Regular price $ 26.99

by Fariha Roisin

Harper Wave

6/14/2022, hardcover

SKU: 9780063077089

 

The multi-disciplinary artist and author of Like a Bird and How to Cure a Ghost explores the commodification and appropriation of wellness through the lens of social justice, providing resources to help anyone participate in self-care, regardless of race, identity, socioeconomic status or able-bodiedness.

Growing up in Australia, Fariha Róisín, a Bangladeshi Muslim, struggled to fit in. In attempts to assimilate, she distanced herself from her South Asian heritage and identity. Years later, living in the United States, she realized that the customs, practices, and even food of her native culture that had once made her different--everything from ashwagandha to prayer--were now being homogenized and marketed for good health, often at a premium by white people to white people.

In this thought-provoking book, part memoir, part journalistic investigation, the acclaimed writer and poet explores the way in which the progressive health industry has appropriated and commodified global healing traditions. She reveals how wellness culture has become a luxury good built on the wisdom of Black, brown, and Indigenous people--while ignoring and excluding them.

Who Is Wellness For? is divided into four sections, beginning with The Mind, in which Fariha examines the art of meditation and the importance of intuition. In part two, The Body, she investigates the physiology of trauma, detailing her own journey with fatphobia and gender dysmorphia, as well as her own chronic illness.
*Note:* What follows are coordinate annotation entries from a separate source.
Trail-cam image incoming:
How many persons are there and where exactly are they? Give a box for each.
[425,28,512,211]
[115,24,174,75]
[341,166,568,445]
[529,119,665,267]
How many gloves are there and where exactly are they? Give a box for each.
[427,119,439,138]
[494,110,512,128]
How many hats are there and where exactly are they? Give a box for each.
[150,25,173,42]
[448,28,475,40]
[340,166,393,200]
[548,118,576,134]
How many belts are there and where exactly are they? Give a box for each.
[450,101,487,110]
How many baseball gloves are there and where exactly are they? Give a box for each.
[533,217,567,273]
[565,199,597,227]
In part three, Self-Care, she argues against the self-care industrial complex but cautious us against abandoning care completely and offers practical advice. She ends with Justice, arguing that if we truly want to be well, we must be invested in everyone's well being and shift toward nurturance culture.
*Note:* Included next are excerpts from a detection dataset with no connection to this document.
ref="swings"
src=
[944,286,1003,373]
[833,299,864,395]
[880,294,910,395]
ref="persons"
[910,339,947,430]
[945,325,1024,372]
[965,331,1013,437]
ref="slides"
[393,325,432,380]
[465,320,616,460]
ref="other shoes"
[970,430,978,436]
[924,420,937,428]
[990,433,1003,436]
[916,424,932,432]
Deeply intimate and revelatory, Who Is Wellness For? forces us to confront the imbalance in health and healing and carves a path towards self-care that is inclusionary for all.

Review:

"In Who is Wellness For?, Fariha Róisín investigates how cultural and indigenous forms of wellness are often repackaged and resold, upholding and reinforcing colonial structures of oppression, disempowerment and cultural appropriation. So, how do we break free from Wellness Inc.? Fariha provides both an escape and a solution, allowing readers to move towards a new pathway to healing." -- Céline Semaan, founder of Slow Factory Foundation

"Who is Wellness For? is a crucial look at the commodification of care that's timely and precise, yet deeply soulful. Treading a fine line between cynic and disciple, Fariha Róisín guides us through modalities of healing with a critical and compassionate eye. Who is Wellness For? is a plea for empathy, hope, and yes, self-care." -- Stephanie Danler, author of Sweetbitter and Stray

"In Who is Wellness For?, Fariha Róisín offers no quick fixes or easy answers to processing the human condition. Yet, if truth has the power to heal, then Róisín's work is the best kind of healing." -- Ashley Ford, author of Somebody's Daughter

About the Author:

Fariha Róisín is a multidisciplinary artist, born in Ontario, Canada. She was raised in Sydney, Australia, and is based in Los Angeles, California. As a Muslim queer Bangladeshi, she is interested in the margins, liminality, otherness, and the mercurial nature of being. Her work has pioneered a refreshing and renewed conversation about wellness, contemporary Islam and queer identities and has been featured in the New York Times, Al Jazeera, The Guardian, and Vogue. She is the author of the poetry collection How To Cure A Ghost (2019), as well as the novel Like A Bird (2020). Her upcoming work is a book of non-fiction entitled, Who Is Wellness For? out summer 2022, her second book of poetry is entitled Survival Takes a Wild Imagination.